We conducted this observational cohort study following the Strengthening the Reporting of Observational Studies in Epidemiology (STROBE) guidelines. All participants provided written informed consent after a thorough explanation by research nurses. The study protocol received approval from the Institutional Review Boards of National Yang Ming University (YM103008) and Taipei Veterans General Hospital (2018‐05‐003B). The study adhered to the principles outlined in the Declaration of Helsinki in terms of its design and execution.

2.2. Definitions of PCDS

All participants within the ILAS cohort (who were free from dementia) were categorized into four distinct subgroups – robust, CIND, MIND, and PCDS – using the consensus criteria established by the 2019 Asian Working Group for Sarcopenia.
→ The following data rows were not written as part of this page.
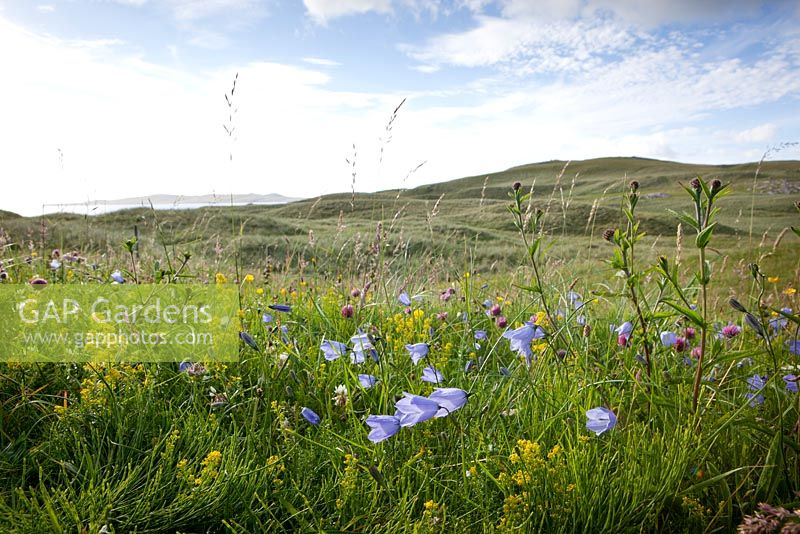 Campanula rotundifolia, Trifolium pratense and Galium verum - Scottish Bluebell, Harebell, Red and White Clover and Ladys Bedstraw on South Harris, Outer Hebrides.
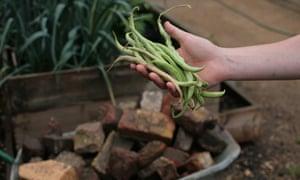 Beans Oasis farm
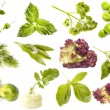Collection of fresh herbs and vegetables isolated on white background — Stock Photo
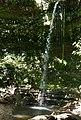 Jamaca Waterfall ... (48359240662).jpg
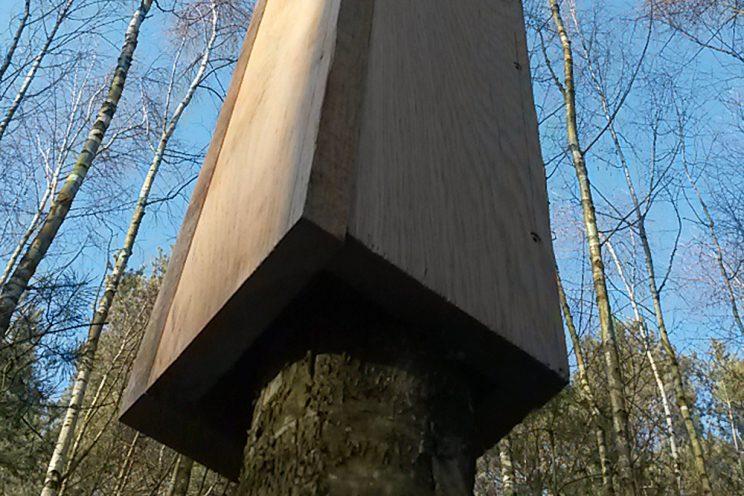 mit der Natur arbeiten - Balken und Brett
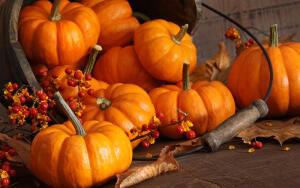 Что можно приготовить осенью из тыквы?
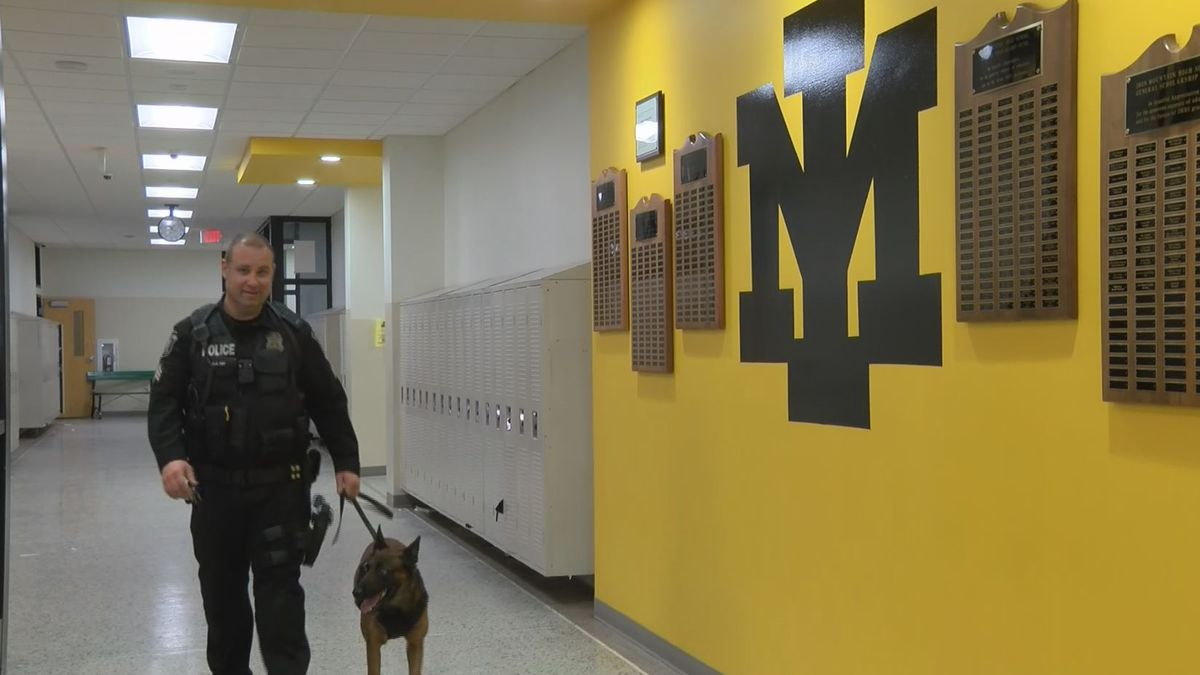 Sgt. Adam Ray and his K9 Falcon, walking the halls at Iron Mountain High School. (WLUC Photo)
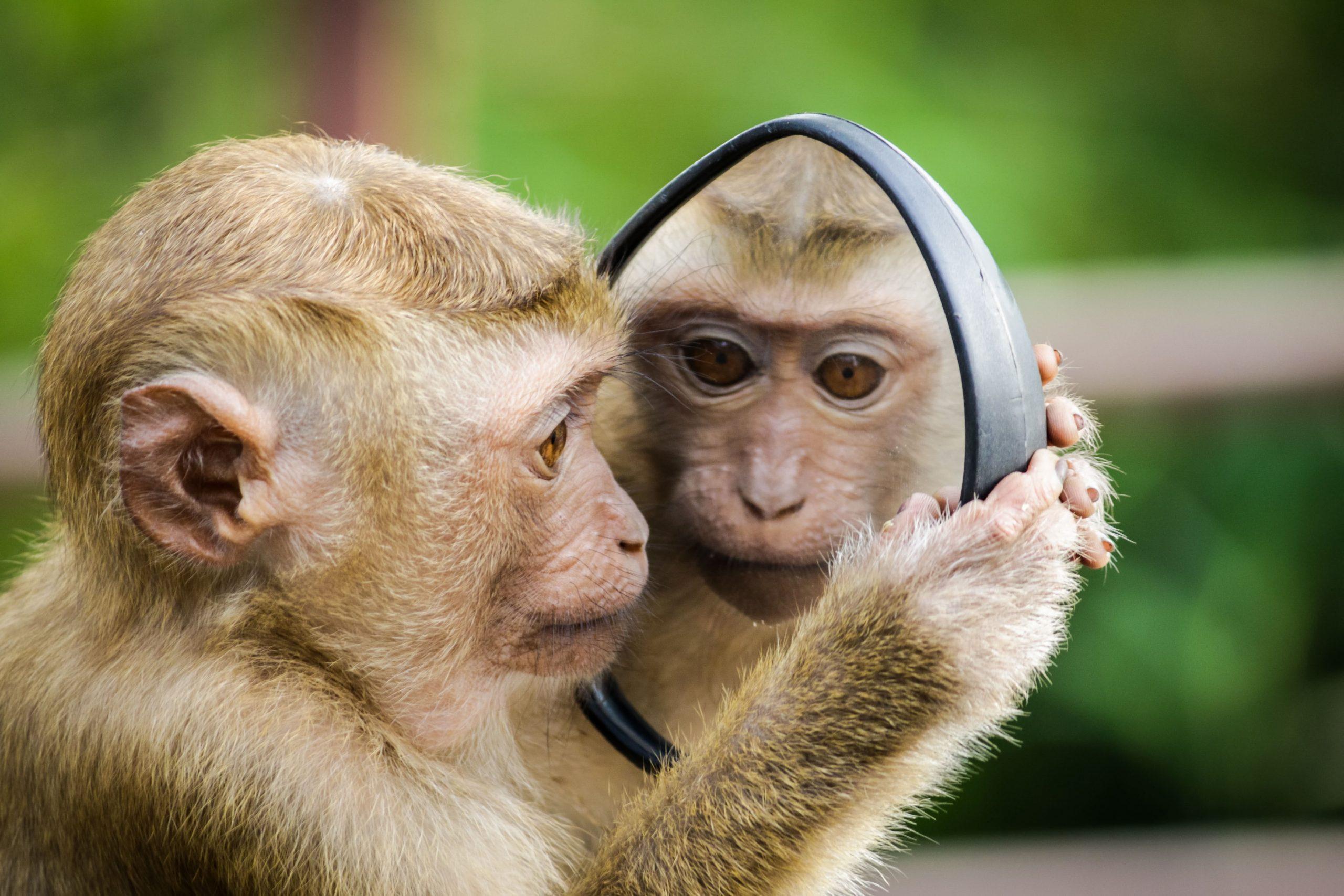 Apa med spegel
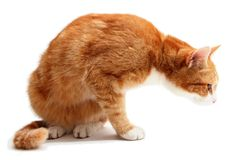 Searching tom cat Royalty Free Stock Photos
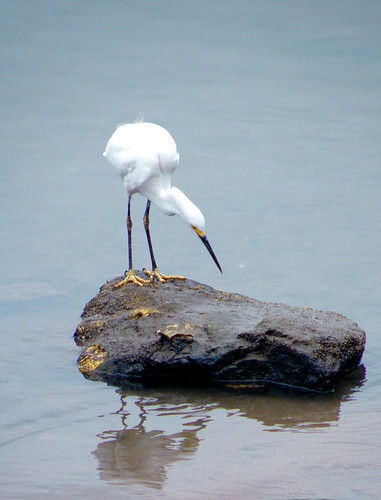 California Egret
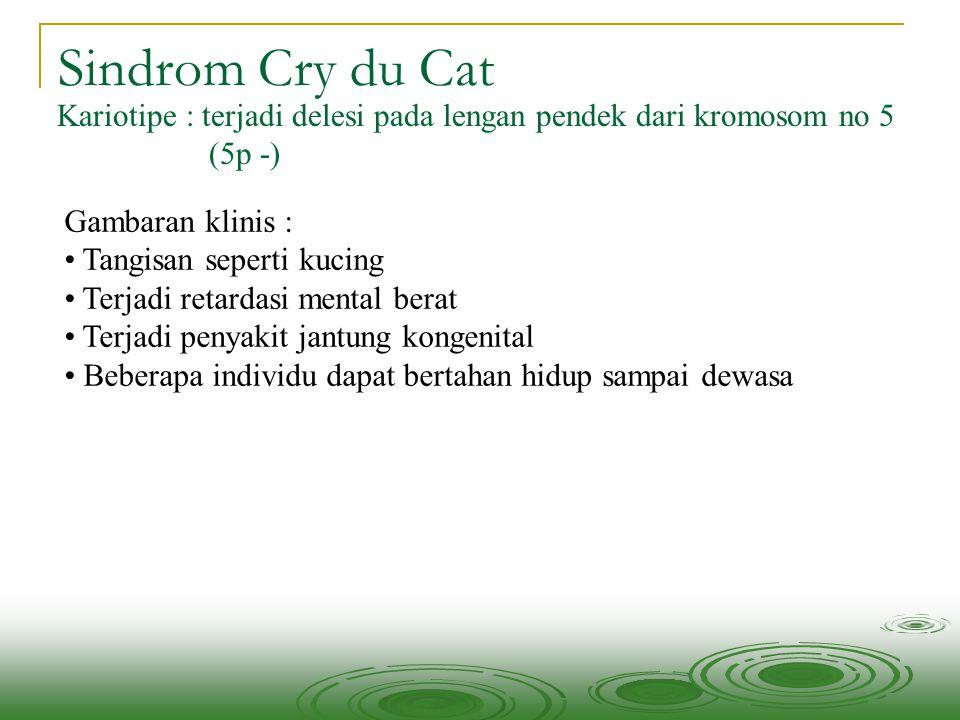 Sindrom Cry du Cat Kariotipe : terjadi delesi pada lengan pendek dari kromosom no 5 (5p -) Gambaran klinis : Tangisan seperti kucing Terjadi retardasi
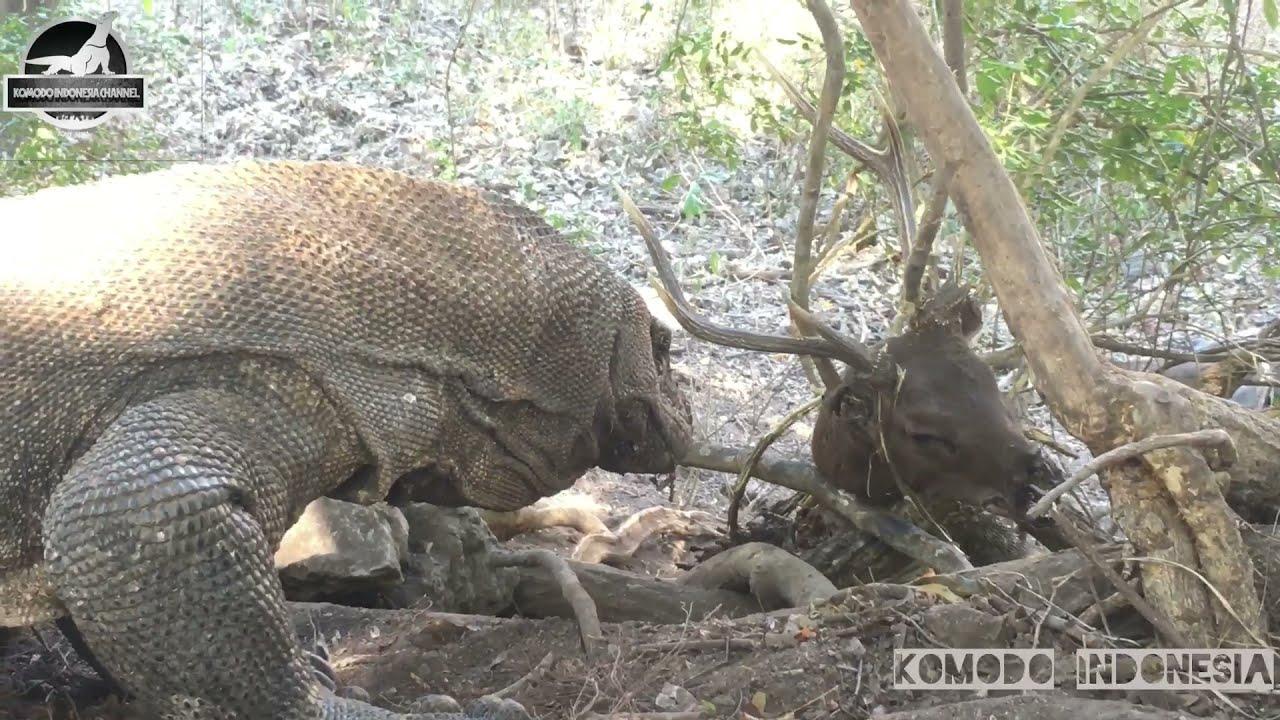 Komodo dragon feed on deer carcass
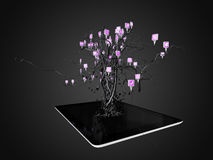 Social media icons set in tree shape on Modern black tablet pc. Royalty Free Stock Photo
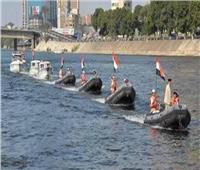 ضبط 146 طائرا و حيوانا بريا مهددين بالإنقراض في الإسكندرية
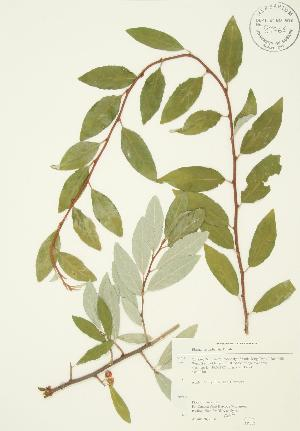 (Elaeagnus umbellata - AP362)  @11 [ ] Unspecified (default): All Rights Reserved  Unspecified Unspecified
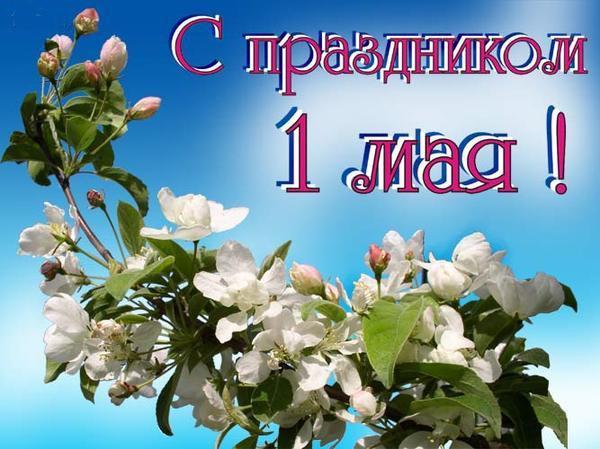 Прикольные и короткие СМС поздравления с 1 мая 2015 года - Новости на KP.UA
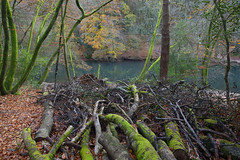 Waggoners Wells (Adam Swaine) Tags: adamswaine autumn autumncolours autumnviews woodland woodlandfloor bark logs trees woods england english naturelovers nature nationaltrust waterside walks britain british uk ukcounties counties hants leaves canon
MIND was determined by the presence of gait slowness and/or handgrip weakness, as indicated by the cutoff values defined by the 2019 Asian Working Group for Sarcopenia. ⁶ Those participants whose cognitive performance fell below 1.5 SDs of the initial sampling study population in any cognitive domain were classified as having CIND. Finally, participants with PCDS were identified as those meeting the criteria for both MIND and CIND.

2.3. MRI data acquisition protocol

All structural MRI data were acquired on a consistent Siemens Tim Trio 3T imaging system (Siemens Medical Solutions, Erlangen, Germany) with a 12‐channel head coil at National Yang Ming Chiao Tung University. To obtain tissue volume information and facilitate subsequent seed‐to‐voxel structural covariance network (SCN) analysis, high‐resolution T1‐weighted images were acquired using a sagittal three‐dimensional T1‐weighted magnetization‐prepared rapid‐acquisition gradient echo sequence (3D‐T1w‐MPRAGE: repetition time/echo time/inversion time = 3500/3.5/1100 ms; flip angle = 7°; number of excitations = 1; field of view = 256 × 256 mm²; matrix size = 256 × 256; 192 slices, with voxel size = 1.0 × 1.0 × 1.0 mm³ without any interslice gap and interpolation) for each individual. Prior to further analysis, all raw structural brain images were visually inspected by an experienced neuroradiologist to exclude images affected by movement artifact or notable brain abnormalities, such as trauma, tumors, and hemorrhagic or infarct lesions. Data from 161 individuals did not pass this initial visual quality assessment due to excessive motion and brain abnormalities.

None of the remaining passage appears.